“What I never understood before meeting Hugo is that sci-fi, it’s a lot about philosophy.” Pella Kågerman
Swedish sci fi film Aniara is based on a well-known poem written in the 1950s by Harry Martinson, who later went on to become Sweden’s poet laureate. Originally written as his response to the hydrogen bomb tests, directors Pella Kågerman and Hugo Lilja have now updated it as an allegory for consumerism and climate change.
The Aniara is a spaceship carrying human refugees to Mars, after a burning planet Earth has had to be abandoned. It’s meant to be a three-week voyage. But after space junk hits the ship, she’s pushed off course and is left drifting. The Chefone, or Captain, claims as soon as they come into another planet’s orbit they can use its gravity to bounce them back into the correct flight path, though it might take a couple of years. But as two years stretches to four, ten and beyond, its passengers are increasingly unable to cope.
(The film is currently in cinemas and on digital in the UK – you can also read my review of the film and my interview with “Chefone” actor Arvin Kananian. These interviews are quite spoilery but it won’t affect your enjoyment of the movie…)
Sarah: From what I’ve read, it’s a very culturally significant poem in Sweden, but it hadn’t been adapted as a feature film before. Is there a reason for that? Because it’s something that remains relevant with each new disaster we get ourselves into, isn’t it?
Pella: I think because it is so dark, it’s hard to get money for it, so we had to work a lot with hope. The only demand that the daughters of the writer had, was for us not to change the ending.
At one point we actually pitched this film in Hollywood for a famous agent and he was following the story until we came to the end, where he was like, “But one survives…”
They’ll always say you’ve got to have a survivor, or a dog survives, or something like that. Because the poem is so culturally significant, does that make it harder to adapt? Do Swedish people feel they have ownership of it?
Hugo: Yeah, I think it is, but most have been pretty pleased with the results. I think a big reason for it not having been adapted before is that it’s a poem, so it’s quite a big adaption work you have to do. And also for technical reasons – it was written in the ’50s but then you didn’t have the technology to make a space film.
Pella: I mean, Sweden is not known for their space movies.
Were you sci-fi fans anyway? Or was it particularly the resonance of the story?
Hugo: I have a background in role-playing games, those kind of things. Like, nerdy role-playing games. So I come from that sort of fantasy and sci fi and horror, games really. And that brought me to film because I wanted to do it professionally. We have been working together for ten years and you [Pella] come more from like art and documentary. Then we have mixed each other’s interests.
Pella: What I never understood before meeting Hugo is that sci-fi, it’s a lot about philosophy.
Because philosophy is your background, isn’t it?
Pella: Yes, and psychoanalysis.
You say that you were told you had to keep the ending. Did you change much else – apart from that the futurism becomes futuristic from this point, rather than from from the ’50s?

• COLLECTED MATERIAL:
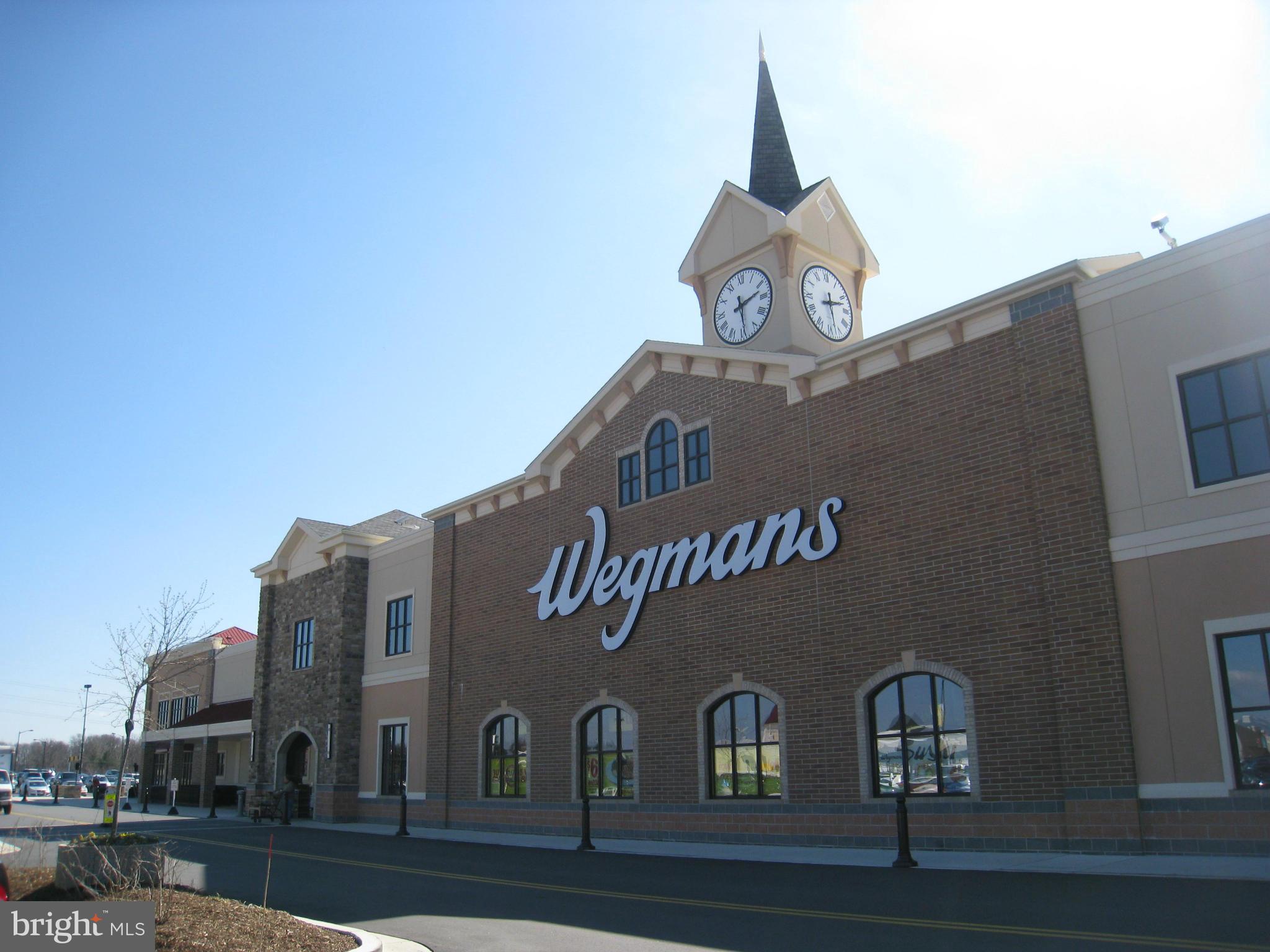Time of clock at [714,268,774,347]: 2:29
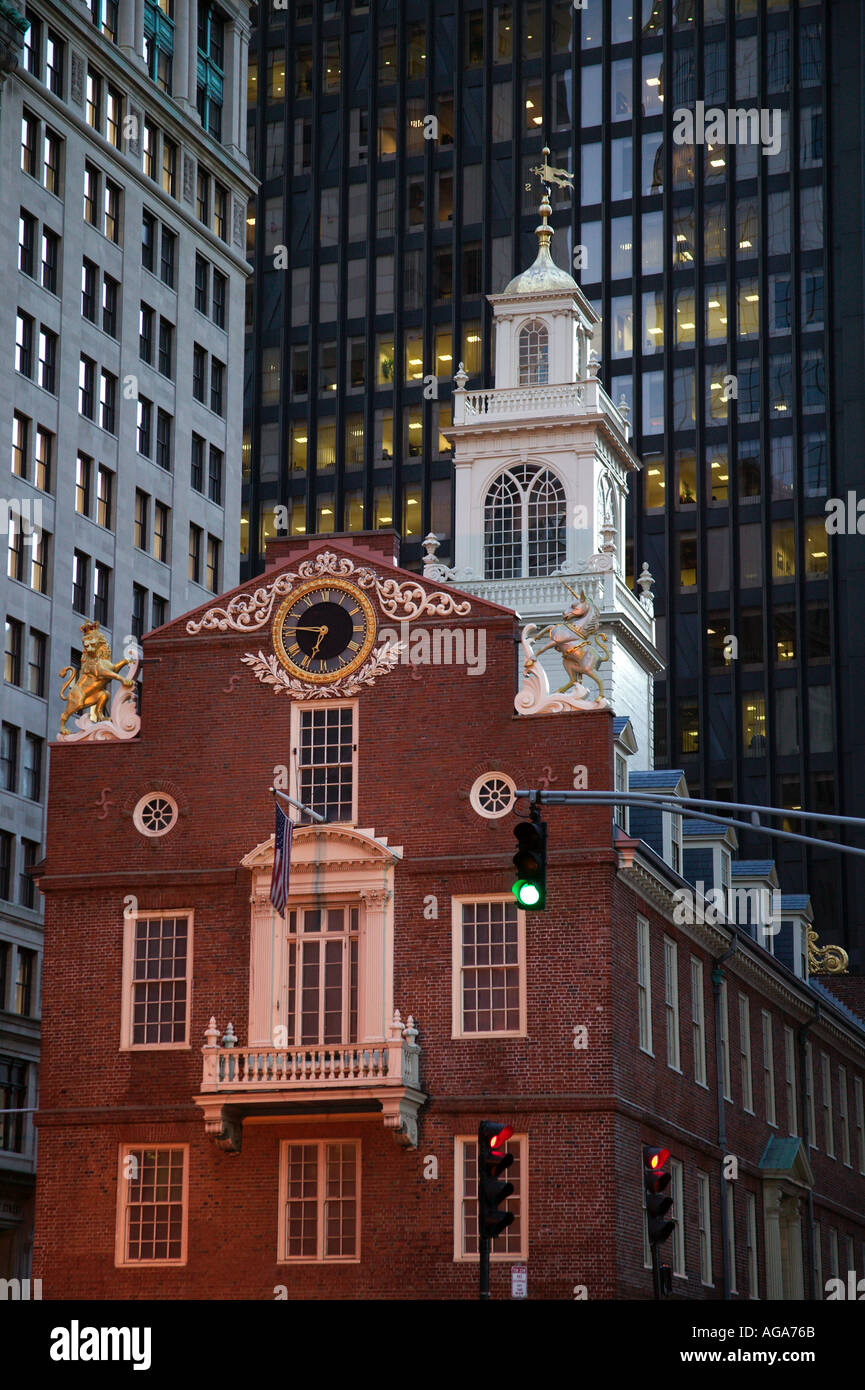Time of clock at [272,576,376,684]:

• DIRECTION 1: Translate this sentence from the Aniara interview into Spanish: "It's meant to be a three-week voyage."
• DIRECTION 2: Write the next part of the Aniara interview, picking up after its final question.

• EXERCISE RESPONSE 1: Se supone que es un viaje de tres semanas.

• EXERCISE RESPONSE 2:
Pella: Not that much actually. I think we were very loyal. Because he’s [writer Harry Martinson] this famous person in Sweden. And I think we were very careful and we tried to use as much of his language as we really could.
One of the things I liked about it is that although it is futuristic, it actually looks very “now”. It reminded me of Heathrow Airport, which is the most consumerist airport I’ve ever been in. For two things: because they want your money as you’re going through; and also to distract people because even though it’s big, it’s claustrophobic. And I thought you did that really well, in that there’s this massive spaceship, but you can’t get off, the claustrophobia.
Pella: And you go in circles in Heathrow, don’t you?
Yes suddenly you’re back where you started, at the same perfume counter or something like that. Where did you film it?
Pella: It was in different shopping malls, in Sweden.
Hugo: Yeah. And the Swedish ferry, a lot of different locations actually.
Pella: But they all kind of look the same in a way, you know?
Heathrow is just on a bigger scale too. I’m not completely obsessed with Heathrow Airport, but every time I go to it, I just think this is so big and so many shops.
Hugo: And that was actually something we wanted, we talked about, that we wanted people to be reminded of this. When you’re in an airport or in a shopping mall…
Pella: …what if your whole world was Heathrow Airport?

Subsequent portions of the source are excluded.